Bahas Bahasa Indonesia Jadi Bahasa Ilmiah Internasional
SURABAYA, Jawa Pos – Dengan jumlah penutur mencapai 260 juta orang, bahasa Indonesia semestinya menjadi salah satu bahasa ilmiah internasional. Setidaknya ada di tataran ASEAN terlebih dulu. Hal tersebut disampaikan Prof Drs Koentjoro PhD dalam pertemuan Forum Dewan Guru Besar Indonesia kemarin (5/11).
Isu yang diangkat dalam pertemuan tersebut memang berkaitan dengan penggunaan bahasa Indonesia di dunia ilmiah internasional. Tema yang diangkat kali ini adalah Bahasa Indonesia-Melayu sebagai Bahasa Ilmiah Internasional. Musyawarah Internasional dan Seminar FDGBI IV yang berlangsung di Golden Ballroom, Hotel Golden Tulip, tersebut dihadiri perwakilan 40 universitas di Indonesia.

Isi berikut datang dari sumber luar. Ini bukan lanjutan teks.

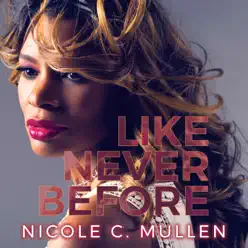 Like Never Before - Nicole C. Mullen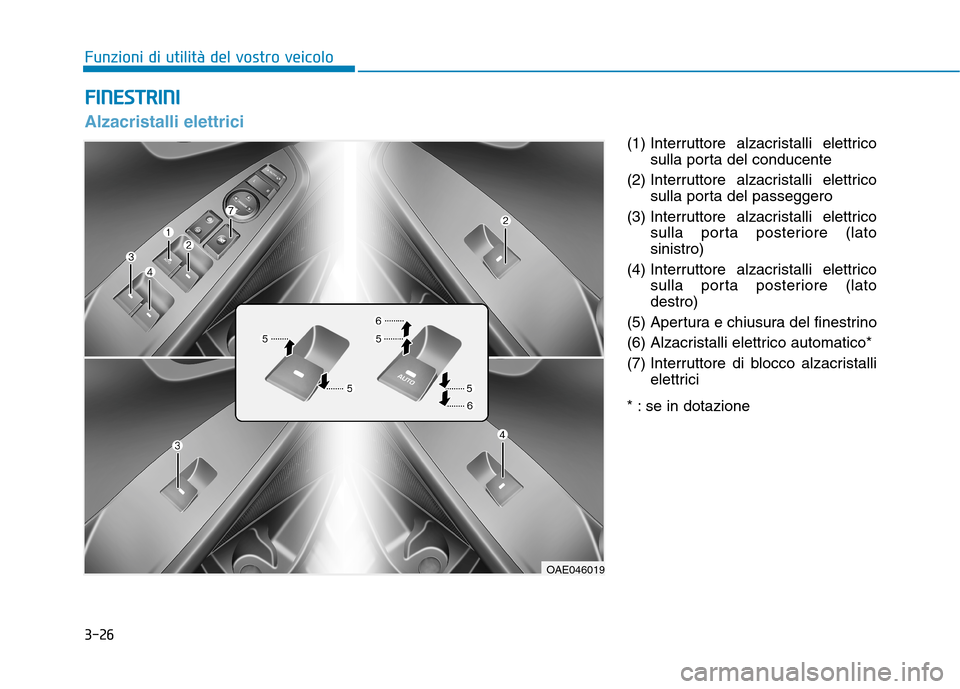 Hyundai Ioniq Electric 2017 Manuale del proprietario (in Italian) 3-26(1) Interruttore alzacristalli elettrico
sulla porta del conducente
(2) Interruttore alzacristalli elettrico sulla porta del passeggero
(3) Interruttore alzacristalli elettrico sulla porta posteri Hyundai Ioniq Electric 2017 Manuale del proprietario (in Italian) 3-26(1) Interruttore alzacristalli elettrico
sulla porta del conducente
(2) Interruttore alzacristalli elettrico sulla porta del passeggero
(3) Interruttore alzacristalli elettrico sulla porta posteri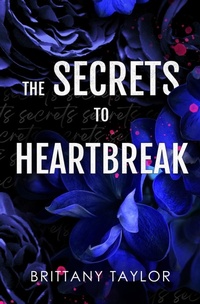 Enlarge image Cover: The Secret to Heartbreak - Brittany Taylor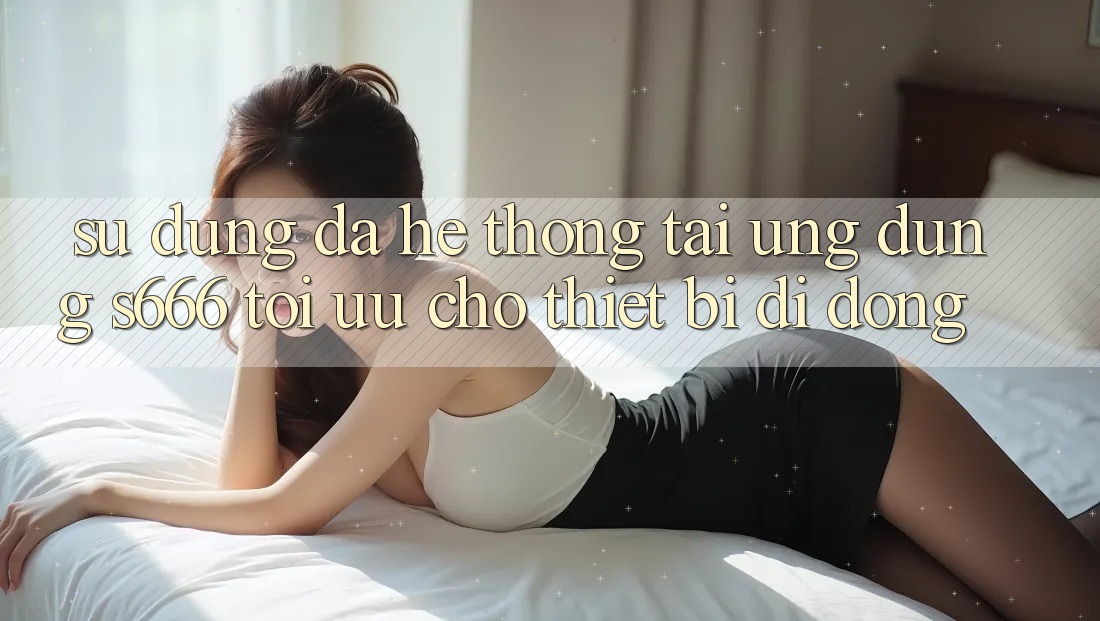 Sử dụng Đa Hệ thống – Tải Ứng dụng s666 Tối Ưu Cho Thiết Bị Di Động Sử dụng Đa Hệ thống – Tải Ứng dụng s666 Tối Ưu Cho Thiết Bị Di Động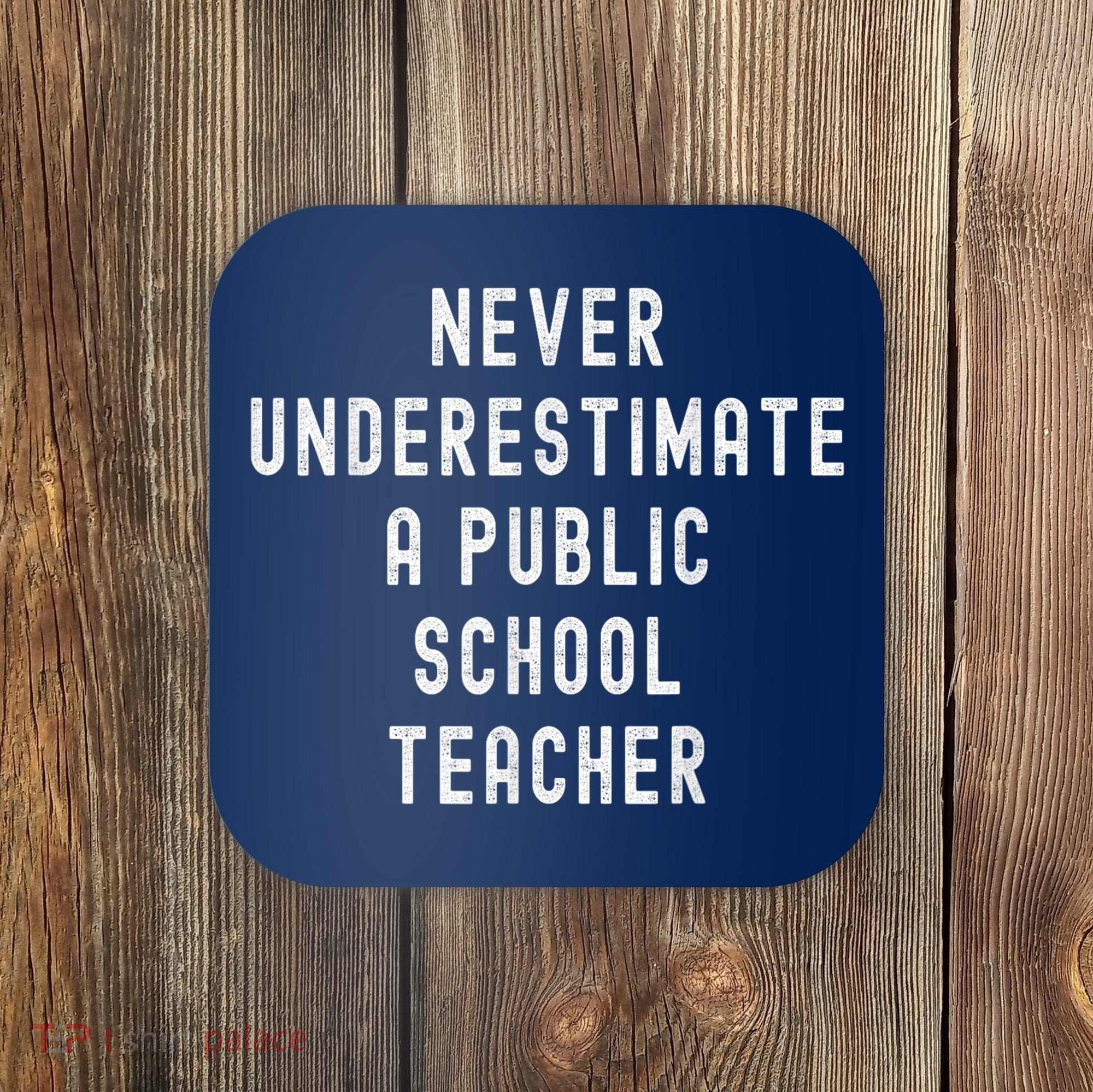 Never Underestimate A Public School Teacher Motivational Coaster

Prof Dr Haris Supratno, salah seorang pemantik diskusi, merasa prihatin dengan keadaan jurnal-jurnal yang ditulis dalam bahasa Indonesia yang tidak diakui berskala internasional. Hal tersebut dianggap menghambat perkembangan keilmuan karena terkendala bahasa. ”Setidaknya, kami bisa mendorong pengakuan dari pemerintah Indonesia sendiri dulu lah,” ucap guru besar FBS Unesa tersebut.
Koentjoro menambahkan, tak sedikit penyandang gelar doktor yang merasa kesulitan meraih gelar profesor karena bahasa. Karya-karya ilmiah yang mereka miliki tidak diakui hanya karena tidak ditulis dalam bahasa Inggris. ”Apakah bahasa itu membatasi seseorang untuk menjadi profesor, untuk berekspresi?” tutur Ketua Dewan Guru Besar UGM tersebut.
Hal itu akhirnya membuat jumlah guru besar di universitas tak banyak meningkat. Pria yang menjabat pembina pertimbangan DBGI tersebut menyebutkan, masih banyak universitas yang belum memiliki guru besar. ”Sedangkan, banyak juga universitas punya guru besar, tapi sedikit sekali,” jawabnya. Jika bahasa Indonesia sudah bisa diakui sebagai bahasa ilmiah internasional, harapannya jumlah profesor bisa meningkat. ”Itu salah satu tujuan utama yang kami usahakan,” sahut Haris.
Pengakuan kedudukan bahasa Indonesia tersebut memiliki banyak implikasi lain. Salah satunya berkaitan dengan Masyarakat Ekonomi ASEAN (MEA). ”Kenapa malah bahasa Inggris yang menjadi bahasa internasional di ASEAN?
Padahal, bahasa IndonesiaMelayu punya penutur lebih banyak,” jabar Koentjoro.
Di Singapura, bahasa Indonesia sudah menjadi bahasa pilihan ketiga. ”Setiap tahun bisa 1.000–2.000 orang yang mulai belajar bahasa Indonesia,” tutur Endina Asri Widratama, BBA dari Learn Indonesia Asia, PTE LTD, Singapura.
Forum internasional itu dihadiri pemantik diskusi dari Singapura, Malaysia, Korea Selatan, hingga Thailand. Semua diskusi dilakukan dalam bahasa Indonesia dan dihadiri 200 orang. ”Ke depannya, kami ingin ada acara seperti ini dan ditambah dengan call for paper dalam bahasa Indonesia,” sambung Koentjoro.